Cette réponse des forces de sécurité  était disproportionnée. C’est dommage, surtout que cette élection se déroulait déjà dans un fort climat de tension et de défiance sur la capacité de l’armée à rester en marge du processus électoral.

Emmerson Mnangagwa avait promis des élections « crédibles », mais aujourd’hui, l’opposition continue de contester les résultats. Comment le Zimbabwe peut-il sortir de cette impasse? 

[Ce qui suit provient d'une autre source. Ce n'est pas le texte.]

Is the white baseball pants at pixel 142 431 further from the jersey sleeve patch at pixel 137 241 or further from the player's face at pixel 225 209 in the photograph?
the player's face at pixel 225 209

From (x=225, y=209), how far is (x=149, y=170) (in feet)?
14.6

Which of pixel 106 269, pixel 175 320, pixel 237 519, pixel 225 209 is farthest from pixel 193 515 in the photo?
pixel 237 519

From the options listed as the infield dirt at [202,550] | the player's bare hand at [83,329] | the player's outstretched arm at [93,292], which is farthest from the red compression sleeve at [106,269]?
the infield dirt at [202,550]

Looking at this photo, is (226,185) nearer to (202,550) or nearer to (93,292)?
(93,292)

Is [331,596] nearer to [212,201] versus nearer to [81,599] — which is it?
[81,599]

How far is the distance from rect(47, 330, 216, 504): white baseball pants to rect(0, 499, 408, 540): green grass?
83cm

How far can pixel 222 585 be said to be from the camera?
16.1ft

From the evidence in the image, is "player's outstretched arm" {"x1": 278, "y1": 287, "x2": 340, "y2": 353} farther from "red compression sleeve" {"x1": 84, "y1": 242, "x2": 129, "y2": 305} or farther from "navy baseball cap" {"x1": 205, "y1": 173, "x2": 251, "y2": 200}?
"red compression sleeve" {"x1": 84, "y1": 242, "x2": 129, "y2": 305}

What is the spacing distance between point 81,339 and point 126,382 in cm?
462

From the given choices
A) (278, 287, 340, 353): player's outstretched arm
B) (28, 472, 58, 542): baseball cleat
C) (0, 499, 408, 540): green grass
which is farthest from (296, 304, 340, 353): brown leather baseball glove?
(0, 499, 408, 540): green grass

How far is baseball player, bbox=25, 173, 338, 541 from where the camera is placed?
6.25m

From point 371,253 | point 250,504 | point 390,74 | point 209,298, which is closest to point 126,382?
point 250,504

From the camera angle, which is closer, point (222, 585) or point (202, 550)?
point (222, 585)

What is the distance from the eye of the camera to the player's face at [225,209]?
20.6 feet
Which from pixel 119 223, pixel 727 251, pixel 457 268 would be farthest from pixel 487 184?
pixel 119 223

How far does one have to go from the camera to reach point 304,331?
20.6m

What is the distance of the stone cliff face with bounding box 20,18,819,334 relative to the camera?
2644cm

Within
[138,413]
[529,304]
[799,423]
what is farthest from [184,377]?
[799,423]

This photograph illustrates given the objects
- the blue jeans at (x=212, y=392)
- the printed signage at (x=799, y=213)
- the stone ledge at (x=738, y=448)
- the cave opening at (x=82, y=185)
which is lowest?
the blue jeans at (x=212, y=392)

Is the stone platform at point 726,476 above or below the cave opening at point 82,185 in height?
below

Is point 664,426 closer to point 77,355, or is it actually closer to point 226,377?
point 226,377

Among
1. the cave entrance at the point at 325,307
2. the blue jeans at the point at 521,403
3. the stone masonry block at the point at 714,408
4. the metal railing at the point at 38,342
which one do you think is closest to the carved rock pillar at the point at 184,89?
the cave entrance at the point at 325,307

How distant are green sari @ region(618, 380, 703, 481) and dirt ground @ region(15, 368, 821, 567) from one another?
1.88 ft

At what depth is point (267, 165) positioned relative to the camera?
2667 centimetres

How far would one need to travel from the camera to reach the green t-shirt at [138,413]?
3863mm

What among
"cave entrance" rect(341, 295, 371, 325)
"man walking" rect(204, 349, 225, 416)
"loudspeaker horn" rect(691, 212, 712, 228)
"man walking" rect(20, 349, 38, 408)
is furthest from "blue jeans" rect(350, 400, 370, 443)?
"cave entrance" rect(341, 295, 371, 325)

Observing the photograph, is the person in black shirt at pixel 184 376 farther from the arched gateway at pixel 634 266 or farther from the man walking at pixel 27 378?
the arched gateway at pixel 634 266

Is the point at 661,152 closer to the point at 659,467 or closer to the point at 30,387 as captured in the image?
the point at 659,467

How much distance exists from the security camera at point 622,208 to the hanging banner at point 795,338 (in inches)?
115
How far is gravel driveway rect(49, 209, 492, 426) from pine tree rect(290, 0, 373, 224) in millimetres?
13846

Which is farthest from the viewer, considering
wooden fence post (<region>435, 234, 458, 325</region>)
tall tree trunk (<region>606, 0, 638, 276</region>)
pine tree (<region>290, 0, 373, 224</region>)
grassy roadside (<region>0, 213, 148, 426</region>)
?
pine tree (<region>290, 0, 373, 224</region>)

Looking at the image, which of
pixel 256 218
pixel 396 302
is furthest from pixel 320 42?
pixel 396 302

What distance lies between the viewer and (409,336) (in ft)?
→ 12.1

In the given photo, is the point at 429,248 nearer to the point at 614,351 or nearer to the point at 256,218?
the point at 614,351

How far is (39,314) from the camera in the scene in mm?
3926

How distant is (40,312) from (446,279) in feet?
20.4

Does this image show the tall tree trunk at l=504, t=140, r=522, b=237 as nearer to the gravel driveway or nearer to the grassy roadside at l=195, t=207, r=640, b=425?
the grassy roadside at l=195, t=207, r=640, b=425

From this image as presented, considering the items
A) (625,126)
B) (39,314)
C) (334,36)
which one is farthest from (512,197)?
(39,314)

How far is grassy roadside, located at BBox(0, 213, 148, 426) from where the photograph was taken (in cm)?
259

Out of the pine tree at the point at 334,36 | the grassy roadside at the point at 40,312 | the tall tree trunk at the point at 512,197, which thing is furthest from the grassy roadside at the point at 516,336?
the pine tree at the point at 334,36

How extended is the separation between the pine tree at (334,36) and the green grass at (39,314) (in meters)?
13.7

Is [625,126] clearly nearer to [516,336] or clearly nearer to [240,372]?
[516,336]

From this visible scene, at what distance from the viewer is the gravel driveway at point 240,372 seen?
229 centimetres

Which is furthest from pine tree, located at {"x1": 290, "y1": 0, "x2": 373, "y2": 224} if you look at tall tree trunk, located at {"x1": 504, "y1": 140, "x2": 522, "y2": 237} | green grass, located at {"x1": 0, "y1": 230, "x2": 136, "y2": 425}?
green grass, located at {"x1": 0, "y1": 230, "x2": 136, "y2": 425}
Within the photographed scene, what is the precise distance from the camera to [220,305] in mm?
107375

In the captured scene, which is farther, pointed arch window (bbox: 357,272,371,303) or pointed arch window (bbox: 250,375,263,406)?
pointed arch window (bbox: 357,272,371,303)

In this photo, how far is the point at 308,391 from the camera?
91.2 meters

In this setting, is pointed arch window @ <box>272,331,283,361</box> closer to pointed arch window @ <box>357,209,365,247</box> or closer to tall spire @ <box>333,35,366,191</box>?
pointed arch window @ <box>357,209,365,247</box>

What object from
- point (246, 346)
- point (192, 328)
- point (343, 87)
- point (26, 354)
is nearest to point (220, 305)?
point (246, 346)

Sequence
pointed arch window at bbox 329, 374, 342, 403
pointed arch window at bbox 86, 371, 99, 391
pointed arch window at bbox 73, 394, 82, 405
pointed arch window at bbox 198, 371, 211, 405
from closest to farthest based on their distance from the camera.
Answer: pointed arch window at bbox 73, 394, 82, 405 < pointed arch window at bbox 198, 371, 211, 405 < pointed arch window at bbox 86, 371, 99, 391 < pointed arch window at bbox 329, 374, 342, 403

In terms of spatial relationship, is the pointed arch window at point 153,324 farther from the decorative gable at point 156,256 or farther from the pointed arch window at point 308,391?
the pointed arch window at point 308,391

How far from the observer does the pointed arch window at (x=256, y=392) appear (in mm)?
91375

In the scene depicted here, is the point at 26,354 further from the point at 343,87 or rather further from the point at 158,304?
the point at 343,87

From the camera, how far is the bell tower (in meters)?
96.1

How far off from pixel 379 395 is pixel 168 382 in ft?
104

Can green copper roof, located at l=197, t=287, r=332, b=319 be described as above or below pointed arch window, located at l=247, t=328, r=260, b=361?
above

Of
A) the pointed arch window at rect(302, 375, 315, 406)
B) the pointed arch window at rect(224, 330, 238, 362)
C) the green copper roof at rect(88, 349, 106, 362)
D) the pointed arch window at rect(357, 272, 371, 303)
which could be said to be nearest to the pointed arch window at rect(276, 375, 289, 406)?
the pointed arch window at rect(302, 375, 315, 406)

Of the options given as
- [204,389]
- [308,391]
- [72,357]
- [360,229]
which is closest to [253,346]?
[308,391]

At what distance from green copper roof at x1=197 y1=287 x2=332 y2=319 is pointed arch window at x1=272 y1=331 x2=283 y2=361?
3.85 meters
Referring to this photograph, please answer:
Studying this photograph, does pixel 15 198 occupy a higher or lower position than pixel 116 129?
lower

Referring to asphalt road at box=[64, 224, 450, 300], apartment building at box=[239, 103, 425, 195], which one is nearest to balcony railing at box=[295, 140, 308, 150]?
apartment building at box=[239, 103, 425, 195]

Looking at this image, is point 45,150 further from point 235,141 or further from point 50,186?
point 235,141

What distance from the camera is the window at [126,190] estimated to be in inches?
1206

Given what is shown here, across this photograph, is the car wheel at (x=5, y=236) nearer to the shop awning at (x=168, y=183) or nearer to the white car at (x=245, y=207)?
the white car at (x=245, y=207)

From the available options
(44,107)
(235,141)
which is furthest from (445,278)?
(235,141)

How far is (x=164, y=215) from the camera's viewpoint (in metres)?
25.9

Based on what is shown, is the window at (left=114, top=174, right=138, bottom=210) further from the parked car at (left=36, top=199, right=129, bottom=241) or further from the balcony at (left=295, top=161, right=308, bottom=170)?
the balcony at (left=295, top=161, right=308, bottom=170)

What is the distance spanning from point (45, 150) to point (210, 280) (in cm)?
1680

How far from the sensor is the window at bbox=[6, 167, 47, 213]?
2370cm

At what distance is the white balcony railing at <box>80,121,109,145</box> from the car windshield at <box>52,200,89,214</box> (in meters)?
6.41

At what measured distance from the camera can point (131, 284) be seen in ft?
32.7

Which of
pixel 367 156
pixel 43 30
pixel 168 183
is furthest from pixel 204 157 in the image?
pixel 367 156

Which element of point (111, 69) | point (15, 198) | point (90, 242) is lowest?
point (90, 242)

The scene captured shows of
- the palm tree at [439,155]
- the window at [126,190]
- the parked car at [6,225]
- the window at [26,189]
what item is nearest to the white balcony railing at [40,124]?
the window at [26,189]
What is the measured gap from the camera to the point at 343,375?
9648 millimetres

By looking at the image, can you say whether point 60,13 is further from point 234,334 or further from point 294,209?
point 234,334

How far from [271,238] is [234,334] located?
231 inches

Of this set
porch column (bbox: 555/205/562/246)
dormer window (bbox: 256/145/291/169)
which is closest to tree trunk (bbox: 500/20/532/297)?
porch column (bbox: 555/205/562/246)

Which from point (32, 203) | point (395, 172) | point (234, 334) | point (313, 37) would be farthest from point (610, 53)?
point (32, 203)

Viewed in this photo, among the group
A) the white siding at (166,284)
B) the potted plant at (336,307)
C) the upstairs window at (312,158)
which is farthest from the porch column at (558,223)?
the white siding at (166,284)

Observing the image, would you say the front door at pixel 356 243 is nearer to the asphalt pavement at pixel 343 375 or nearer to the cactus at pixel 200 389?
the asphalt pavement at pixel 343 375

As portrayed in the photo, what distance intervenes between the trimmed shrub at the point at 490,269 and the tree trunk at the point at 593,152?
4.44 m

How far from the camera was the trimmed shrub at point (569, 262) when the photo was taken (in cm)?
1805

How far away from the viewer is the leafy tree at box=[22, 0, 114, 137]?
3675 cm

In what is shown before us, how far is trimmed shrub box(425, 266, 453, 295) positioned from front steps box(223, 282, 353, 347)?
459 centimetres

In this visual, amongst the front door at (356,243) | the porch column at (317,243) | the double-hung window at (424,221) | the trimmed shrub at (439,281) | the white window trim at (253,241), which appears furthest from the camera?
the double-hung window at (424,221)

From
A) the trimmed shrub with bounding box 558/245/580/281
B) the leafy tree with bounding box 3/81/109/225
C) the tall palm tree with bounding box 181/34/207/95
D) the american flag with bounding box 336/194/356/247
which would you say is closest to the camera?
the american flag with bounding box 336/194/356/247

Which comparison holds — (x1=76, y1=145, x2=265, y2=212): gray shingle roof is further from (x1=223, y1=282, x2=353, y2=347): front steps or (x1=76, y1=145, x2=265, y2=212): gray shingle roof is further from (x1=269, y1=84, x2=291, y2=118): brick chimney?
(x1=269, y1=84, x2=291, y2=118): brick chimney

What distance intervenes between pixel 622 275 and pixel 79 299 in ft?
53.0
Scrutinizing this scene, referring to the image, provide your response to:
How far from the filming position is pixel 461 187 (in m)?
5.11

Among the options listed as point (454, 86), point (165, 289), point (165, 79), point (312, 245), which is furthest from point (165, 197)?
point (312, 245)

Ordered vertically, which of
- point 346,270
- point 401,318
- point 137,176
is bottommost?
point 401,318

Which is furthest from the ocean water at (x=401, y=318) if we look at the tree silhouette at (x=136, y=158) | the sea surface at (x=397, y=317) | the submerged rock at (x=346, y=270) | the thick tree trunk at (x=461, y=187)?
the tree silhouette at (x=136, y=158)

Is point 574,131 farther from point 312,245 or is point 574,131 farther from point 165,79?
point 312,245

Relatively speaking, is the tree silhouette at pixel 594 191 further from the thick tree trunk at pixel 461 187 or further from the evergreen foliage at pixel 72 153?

L’opposition a toujours la possibilité de déposé un recours en justice. Ils ont sept jours à partir de la déclaration des résultats. L’enjeu, pour les prochains jours, désormais réside dans les détails. Même si il y a eu une forte mobilisation le jour du vote, les gens ont une confiance limitée dans la commission électorale zimbabwéenne (ZEC).

Pour l’opposition celle-ci est acquise au pouvoir. Le problème est que la ZEC n’avait, dès le début, pas réussi à bâtir de bonnes relations avec les partis d’opposition. Pour apaiser la situation, il faut désormais qu’elle donne plus de précisions sur le processus de décompte des bulletins. Ce n’est pas tout de dire tel candidat a eu tant de votes. Maintenant, il faut plus de transparence pour que les gens comprennent comment on est arrivé à ces résultats.